About this task: Leave out the pictures and copy everything else in the entries exactly.
○ ○ ○
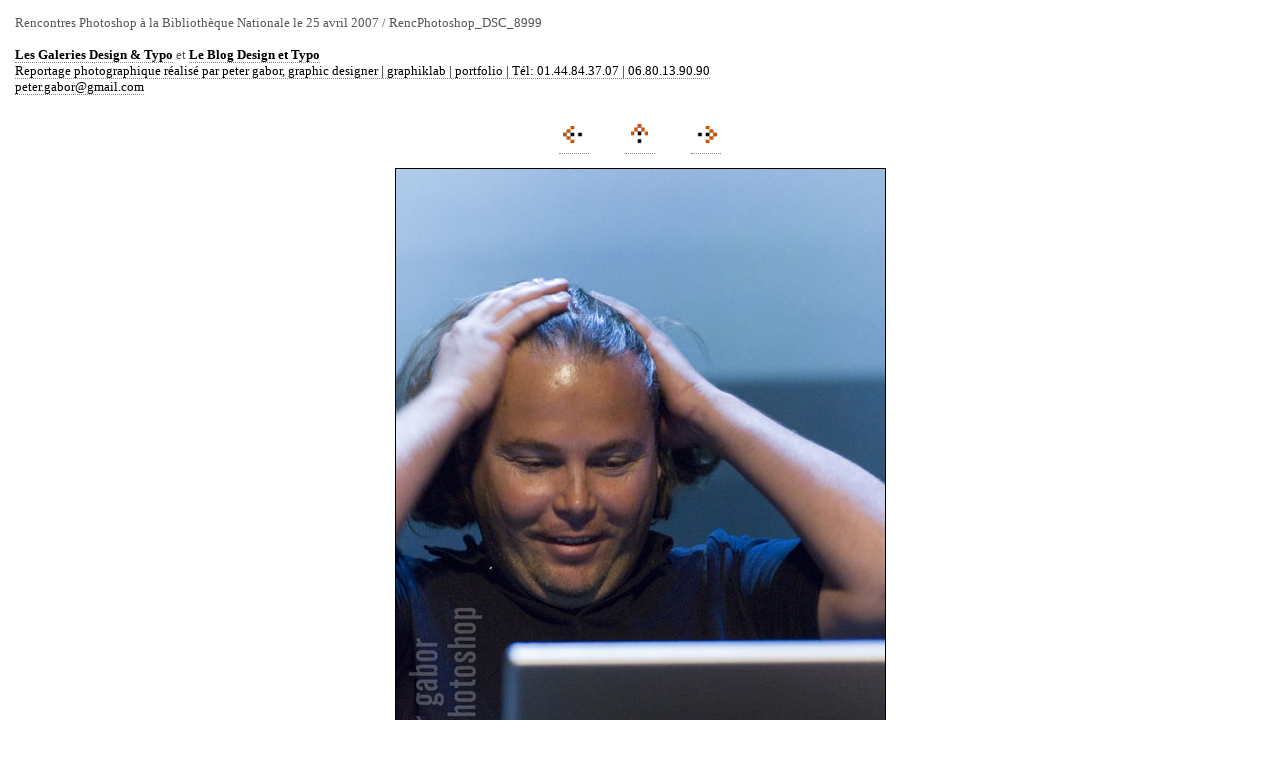

--- FILE ---
content_type: text/html
request_url: https://typogabor.com/RencPhotoshop/pages/RencPhotoshop_DSC_8999.html
body_size: 1060
content:
<HTML>	<HEAD>		<TITLE>RencPhotoshop_DSC_8999</TITLE>		<META name="generator" content="Galerie Web Photo Adobe Photoshop(R) CS">		<META http-equiv="Content-Type" content="text/html; charset=iso-8859-1">	<style type="text/css"><!--.Style8 {	font-family: Verdana, Arial, Helvetica, sans-serif;	font-size: 12px;	color: #FFFFFF;}.Style10 {font-family: Georgia, "Times New Roman", Times, serif}.Style11 {	font-size: 36px;	color: #999999;	font-family: Georgia, "Times New Roman", Times, serif;}.Style13 {color: #CCCCCC}.Style14 {	font-family: Verdana, Arial, Helvetica, sans-serif;	font-size: 12px;}.Style22 {font-size: 16px; color: #FF3300; }a:link {	color: #000000;	text-decoration: none;	border-bottom: 1px dotted #888;}a:visited {	text-decoration: none;	color: #000000;}a:hover {	text-decoration: none;	color: #FF0000;}a:active {	text-decoration: none;	color: #FF0000;}.Style30 {	font-size: 24px;	color: #FFFFFF;}.Style30 {font-size: 18px; color: #FFFFFF; }.Style32 {	font-family: Verdana, Arial, Helvetica, sans-serif;	font-size: 12px;	color: #000000;	font-weight: bold;}.Style36 {color: #999999}.Style40 {font-family: Verdana, Arial, Helvetica, sans-serif; font-size: 13px; color: #FFFFFF; }.Style42 {font-family: Verdana, Arial, Helvetica, sans-serif; font-size: 12px; color: #CCCCCC; }.Style44 {color: #FF0000}--></style></head><BODY bgcolor=#FFFFFF text=#575757 link=#575757 vlink=#575757 alink=#575757><TABLE border="0" cellpadding="5" cellspacing="2" width="100%" bgcolor=#FFFFFF><TR>	<TD><FONT size=2 face=Verdana>Rencontres Photoshop &agrave; la Biblioth&egrave;que Nationale le 25 avril 2007 / RencPhotoshop_DSC_8999													<BR><BR><a href="http://www.typogabor.com" target="_blank"><strong>Les Galeries Design & Typo</a></strong> et <a href="http://paris.blog.lemonde.fr" target="_blank"><strong>Le Blog Design et Typo</a></strong> 																										<BR><a href="http://www.typogabor.com/portfolio/index.html" target="_blank">Reportage photographique réalisé par peter gabor, graphic designer | graphiklab | portfolio | T&eacute;l: 01.44.84.37.07 | 06.80.13.90.90</a>													<BR><A href="mailto:peter.gabor@gmail.com">peter.gabor@gmail.com</A>													</FONT>	</TD></TR></TABLE><P><CENTER><TABLE border="0" cellpadding="0" cellspacing="2" width="200"><TR>	<TD width="80" align="center"><A href="RencPhotoshop_DSC_8999.html"><IMG src="../images/previous.gif" height="30" width="30" border="0" alt="PrŽcŽdent"></A></TD>	<TD width="80" align="center"><A href="../index.html#16"><IMG src="../images/home.gif" height="30" width="30" border="0" alt="Accueil"></A></TD>	<TD width="80" align="center"><A href="RencPhotoshop_DSC_9001.html"><IMG src="../images/next.gif" height="30" width="30" border="0" alt="Suivante"></A></TD></TR></TABLE></CENTER></P><DIV ALIGN=CENTER> <P><FONT FACE="Arial, Verdana, Geneva, Swiss, SunSans-Regular" SIZE="3"></FONT></P></DIV><P><CENTER><A href="RencPhotoshop_DSC_9001.html"><IMG src="../images/RencPhotoshop_DSC_8999.jpg"   border=1 alt="RencPhotoshop_DSC_8999"></A></CENTER></P><P><CENTER><FONT size=2 face=Verdana>RencPhotoshop_DSC_8999.jpg</FONT></CENTER></P><P><CENTER><FONT size=2 face=Verdana></FONT></CENTER></P><P><CENTER><FONT size=2 face=Verdana></FONT></CENTER></P><P><CENTER><FONT size=2 face=Verdana></FONT></CENTER></P><P><CENTER><FONT size=2 face=Verdana><a href="http://www.typogabor.com/portfolio/index.html" target="_blank">&copy; photo peter gabor</FONT></CENTER></P><script src="http://www.google-analytics.com/urchin.js" type="text/javascript">
</script>
<script type="text/javascript">
_uacct = "UA-2266667-1";
urchinTracker();
</script>
</body></HTML>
○ ○ ○
Output of the task:
--- FILE ---
content_type: text/html
request_url: https://typogabor.com/RencPhotoshop/pages/RencPhotoshop_DSC_8999.html
body_size: 1060
content:
<HTML>	<HEAD>		<TITLE>RencPhotoshop_DSC_8999</TITLE>		<META name="generator" content="Galerie Web Photo Adobe Photoshop(R) CS">		<META http-equiv="Content-Type" content="text/html; charset=iso-8859-1">	<style type="text/css"><!--.Style8 {	font-family: Verdana, Arial, Helvetica, sans-serif;	font-size: 12px;	color: #FFFFFF;}.Style10 {font-family: Georgia, "Times New Roman", Times, serif}.Style11 {	font-size: 36px;	color: #999999;	font-family: Georgia, "Times New Roman", Times, serif;}.Style13 {color: #CCCCCC}.Style14 {	font-family: Verdana, Arial, Helvetica, sans-serif;	font-size: 12px;}.Style22 {font-size: 16px; color: #FF3300; }a:link {	color: #000000;	text-decoration: none;	border-bottom: 1px dotted #888;}a:visited {	text-decoration: none;	color: #000000;}a:hover {	text-decoration: none;	color: #FF0000;}a:active {	text-decoration: none;	color: #FF0000;}.Style30 {	font-size: 24px;	color: #FFFFFF;}.Style30 {font-size: 18px; color: #FFFFFF; }.Style32 {	font-family: Verdana, Arial, Helvetica, sans-serif;	font-size: 12px;	color: #000000;	font-weight: bold;}.Style36 {color: #999999}.Style40 {font-family: Verdana, Arial, Helvetica, sans-serif; font-size: 13px; color: #FFFFFF; }.Style42 {font-family: Verdana, Arial, Helvetica, sans-serif; font-size: 12px; color: #CCCCCC; }.Style44 {color: #FF0000}--></style></head><BODY bgcolor=#FFFFFF text=#575757 link=#575757 vlink=#575757 alink=#575757><TABLE border="0" cellpadding="5" cellspacing="2" width="100%" bgcolor=#FFFFFF><TR>	<TD><FONT size=2 face=Verdana>Rencontres Photoshop &agrave; la Biblioth&egrave;que Nationale le 25 avril 2007 / RencPhotoshop_DSC_8999													<BR><BR><a href="http://www.typogabor.com" target="_blank"><strong>Les Galeries Design & Typo</a></strong> et <a href="http://paris.blog.lemonde.fr" target="_blank"><strong>Le Blog Design et Typo</a></strong> 																										<BR><a href="http://www.typogabor.com/portfolio/index.html" target="_blank">Reportage photographique réalisé par peter gabor, graphic designer | graphiklab | portfolio | T&eacute;l: 01.44.84.37.07 | 06.80.13.90.90</a>													<BR><A href="mailto:peter.gabor@gmail.com">peter.gabor@gmail.com</A>													</FONT>	</TD></TR></TABLE><P><CENTER><TABLE border="0" cellpadding="0" cellspacing="2" width="200"><TR>	<TD width="80" align="center"><A href="RencPhotoshop_DSC_8999.html"><IMG src="../images/previous.gif" height="30" width="30" border="0" alt="PrŽcŽdent"></A></TD>	<TD width="80" align="center"><A href="../index.html#16"><IMG src="../images/home.gif" height="30" width="30" border="0" alt="Accueil"></A></TD>	<TD width="80" align="center"><A href="RencPhotoshop_DSC_9001.html"><IMG src="../images/next.gif" height="30" width="30" border="0" alt="Suivante"></A></TD></TR></TABLE></CENTER></P><DIV ALIGN=CENTER> <P><FONT FACE="Arial, Verdana, Geneva, Swiss, SunSans-Regular" SIZE="3"></FONT></P></DIV><P><CENTER><A href="RencPhotoshop_DSC_9001.html"><IMG src="../images/RencPhotoshop_DSC_8999.jpg"   border=1 alt="RencPhotoshop_DSC_8999"></A></CENTER></P><P><CENTER><FONT size=2 face=Verdana>RencPhotoshop_DSC_8999.jpg</FONT></CENTER></P><P><CENTER><FONT size=2 face=Verdana></FONT></CENTER></P><P><CENTER><FONT size=2 face=Verdana></FONT></CENTER></P><P><CENTER><FONT size=2 face=Verdana></FONT></CENTER></P><P><CENTER><FONT size=2 face=Verdana><a href="http://www.typogabor.com/portfolio/index.html" target="_blank">&copy; photo peter gabor</FONT></CENTER></P><script src="http://www.google-analytics.com/urchin.js" type="text/javascript">
</script>
<script type="text/javascript">
_uacct = "UA-2266667-1";
urchinTracker();
</script>
</body></HTML>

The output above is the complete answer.